Onu ilk defa böylesine savunmasız gören yüreğim acıdı. Benim gözümde o hep güçlüyken, yıkılmazken şimdi böyle savunmasızda duruyordu.

"Mih... Mihran..."

"Buradayım," dediğimde saçlarını okşamaya başladım. Aralamış olduğu gözlerinden beni gördü. Başka hiçbir şey demedi, diyemedi.

Aradan geçen saatlerde Mirza'nın ateşi biraz olsun düştüğünde, tekli koltuğun üzerine oturup onu izlemeye başladım. Yaklaşık iki saattir sürekli ıslak bezleri vücuduna koymuş ve ateşini düşürmeye çalışmıştım. Bezlerden biri hâlâ alnındaydı. Ve en sonunda da ateşi düşmüştü.

Dışarıdan gelen gök gürültüsü sesleriyle birlikte olduğum yere sinmemek için kendimi zor tuttuğumda, sanki bardaktan boşalırmışçasına yağan yağmurun sesi kulaklarıma doldu. Yağmurun sesi olan uykumu biraz olsun açtığında, yorgun olan gözlerimi hafifçe kırptım. Çok uykum vardı ama uyuyabileceğimi hiç mi hiç sanmıyordum. Aslında benimki uyku da değildi, yorgunluktu. Bugün fazlasıyla yorulmuştum. Sadece doğum gününe gitmek için çıktığım evden, başıma bir sürü şey gelmişti. Ve kendimi de burada bulmuştum.

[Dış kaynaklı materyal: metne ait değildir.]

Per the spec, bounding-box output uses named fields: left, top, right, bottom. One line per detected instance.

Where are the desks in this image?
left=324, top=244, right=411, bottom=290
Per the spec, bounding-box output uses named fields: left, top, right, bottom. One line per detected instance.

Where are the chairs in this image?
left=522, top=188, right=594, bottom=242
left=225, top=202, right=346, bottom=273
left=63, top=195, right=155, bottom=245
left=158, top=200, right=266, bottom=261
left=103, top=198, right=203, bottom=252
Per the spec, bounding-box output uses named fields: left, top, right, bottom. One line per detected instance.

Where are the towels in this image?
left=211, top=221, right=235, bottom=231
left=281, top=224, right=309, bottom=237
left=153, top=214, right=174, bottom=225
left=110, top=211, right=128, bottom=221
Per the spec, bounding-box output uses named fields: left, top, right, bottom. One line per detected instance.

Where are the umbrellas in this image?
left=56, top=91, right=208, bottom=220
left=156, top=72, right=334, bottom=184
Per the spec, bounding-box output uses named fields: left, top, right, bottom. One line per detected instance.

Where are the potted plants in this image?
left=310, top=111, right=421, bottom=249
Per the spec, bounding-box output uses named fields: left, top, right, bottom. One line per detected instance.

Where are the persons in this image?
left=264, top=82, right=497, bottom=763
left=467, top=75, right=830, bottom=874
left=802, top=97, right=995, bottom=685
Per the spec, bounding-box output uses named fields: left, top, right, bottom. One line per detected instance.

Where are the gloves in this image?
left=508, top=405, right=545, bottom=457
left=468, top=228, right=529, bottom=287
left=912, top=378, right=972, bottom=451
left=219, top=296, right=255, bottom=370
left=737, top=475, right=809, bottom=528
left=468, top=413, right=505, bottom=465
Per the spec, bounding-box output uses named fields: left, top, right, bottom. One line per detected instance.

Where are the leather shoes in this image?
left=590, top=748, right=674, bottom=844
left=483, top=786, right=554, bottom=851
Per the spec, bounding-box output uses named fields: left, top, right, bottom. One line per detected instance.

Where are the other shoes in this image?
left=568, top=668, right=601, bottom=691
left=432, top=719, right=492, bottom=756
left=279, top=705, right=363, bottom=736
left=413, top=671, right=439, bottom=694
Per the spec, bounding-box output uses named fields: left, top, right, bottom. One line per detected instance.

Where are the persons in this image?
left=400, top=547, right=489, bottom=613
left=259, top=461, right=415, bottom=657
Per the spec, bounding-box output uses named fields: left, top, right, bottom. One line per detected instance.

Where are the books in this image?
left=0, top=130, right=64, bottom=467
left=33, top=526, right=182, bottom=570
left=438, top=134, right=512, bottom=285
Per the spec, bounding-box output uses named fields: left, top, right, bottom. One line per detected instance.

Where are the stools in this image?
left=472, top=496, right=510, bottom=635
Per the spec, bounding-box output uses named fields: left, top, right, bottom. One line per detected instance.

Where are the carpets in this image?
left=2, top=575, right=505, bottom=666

Mirza'nın gözlerinin yavaş bir şekilde aralandığını gördüğümde hemen oturduğum yerden kalktım. Uyanıyordu.

"Mirza," dediğimde aralamış olduğu gözleriyle bana bakmaya başladı. Yattığı yerden doğrulmaya çalıştığında, yüzünü buruşturdu. Canı acımıştı. Ona yardım etmek için ellerimi, koluna doğru uzattığımda yavaş bir şekilde oturur pozisyona getirdim.

"İyi misin?" Sorduğum soruya karşılık kaşları çatıldığında, sanki alnındaki bezi daha yeni fark ediyormuş gibi elini alnına doğru götürdü. Bezi çekip aldığında yüzünün buruşukluğuna hâlâ anlam verememiştim. Gerçi neye anlam veremiyorsam... Klasik Mirza'ydı işte.

"Bu ne?" Dedi elindeki beze sanki iğrenç bir şeye bakıyormuş gibi baktığında. Beze de bu ne demezsin ya...

"Bez işte," dedim.

"Kokuyor bu." Yüzü hâlâ buruşuktu. "Niye bunu alnıma koydun?" Pes ya gerçekten pes. Saatlerce onun ateşini düşürmeye çalışmıştım ama o ne diyordu?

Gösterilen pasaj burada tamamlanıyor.